→ **What this exercise asks**
1) Summarize the text on lasting COVID-19 complications in two sentences.
2) Answer these questions from the text on lasting COVID-19 complications:
(a) What share of patients in the study of Islam et al. reported persistent COVID complications after recovering?
(b) What percentage of individuals in Italy reported at least one symptom after recovery from COVID-19?
(c) Which persistent symptoms did Goërtz et al. (2020) list for those hospitalized due to COVID-19?

→ **Extracted text**
Another psychological effect of COVID-19 on patients was fear of lasting complications of COVID-19. Similarly, the results of the study of Islam et al. (2021) showed that one of the concerns of patients is persistent COVID-19 symptoms, which is consistent with the present study. Also, 20% of patients participating in the study of Islam et al. reported that they experienced persistent COVID complications after recovering from COVID-19, with the most frequently reported persistent complications being diarrhea and fatigue during the post-COVID-19 stage. Persistent complications have also been reported in Italy, where 87.4% of individuals reported at least one symptom (e.g., asthma, fatigue) after recovery from COVID-19 (Carfì et al. 2020). A study from the Netherlands and Belgium also reported fatigue and asthma as the most common complications among non-hospitalized individuals three months after the onset of COVID-19. In those hospitalized due to COVID-19, persistent symptoms included fatigue, dyspnea, memory loss, poor sleep, and concentration difficulties (Goërtz et al. 2020). It is therefore important that follow-up care be offered to persons who have been ill with COVID-19 (Polastri et al. 2020).

→ **Data shown**
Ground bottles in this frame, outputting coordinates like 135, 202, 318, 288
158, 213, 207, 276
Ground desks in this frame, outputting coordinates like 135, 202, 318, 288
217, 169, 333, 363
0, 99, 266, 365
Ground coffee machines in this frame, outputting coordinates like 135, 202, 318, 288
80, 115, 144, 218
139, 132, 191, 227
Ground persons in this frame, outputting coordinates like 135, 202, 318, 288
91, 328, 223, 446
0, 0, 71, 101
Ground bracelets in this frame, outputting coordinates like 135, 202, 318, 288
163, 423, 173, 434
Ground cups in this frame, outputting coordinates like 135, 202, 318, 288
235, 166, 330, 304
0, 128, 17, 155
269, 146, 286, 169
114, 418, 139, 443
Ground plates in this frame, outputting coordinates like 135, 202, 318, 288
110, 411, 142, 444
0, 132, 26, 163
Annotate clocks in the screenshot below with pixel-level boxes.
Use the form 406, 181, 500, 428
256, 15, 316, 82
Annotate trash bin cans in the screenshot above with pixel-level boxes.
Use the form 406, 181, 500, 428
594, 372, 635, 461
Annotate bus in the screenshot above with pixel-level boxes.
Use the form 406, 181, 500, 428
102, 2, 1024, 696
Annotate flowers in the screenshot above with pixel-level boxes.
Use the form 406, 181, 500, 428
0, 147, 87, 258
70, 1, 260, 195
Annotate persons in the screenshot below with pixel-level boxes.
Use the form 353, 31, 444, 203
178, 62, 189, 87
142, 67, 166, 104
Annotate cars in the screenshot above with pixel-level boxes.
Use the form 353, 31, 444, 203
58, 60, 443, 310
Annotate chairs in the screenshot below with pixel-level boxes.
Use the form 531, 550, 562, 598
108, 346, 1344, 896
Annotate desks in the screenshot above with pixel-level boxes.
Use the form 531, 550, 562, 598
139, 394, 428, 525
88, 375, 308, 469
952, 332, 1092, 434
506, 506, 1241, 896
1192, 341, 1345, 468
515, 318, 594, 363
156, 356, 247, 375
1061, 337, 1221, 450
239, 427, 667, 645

→ **Answers for the tasks**
1) Patients feared lasting complications of COVID-19, a concern also reported by Islam et al. (2021), where 20% of patients experienced persistent complications, most often diarrhea and fatigue. Studies from Italy and from the Netherlands and Belgium likewise found persistent symptoms such as fatigue and asthma after COVID-19, so follow-up care should be offered to people who have been ill with it.

2)
(a) 20%
(b) 87.4%
(c) Fatigue, dyspnea, memory loss, poor sleep, and concentration difficulties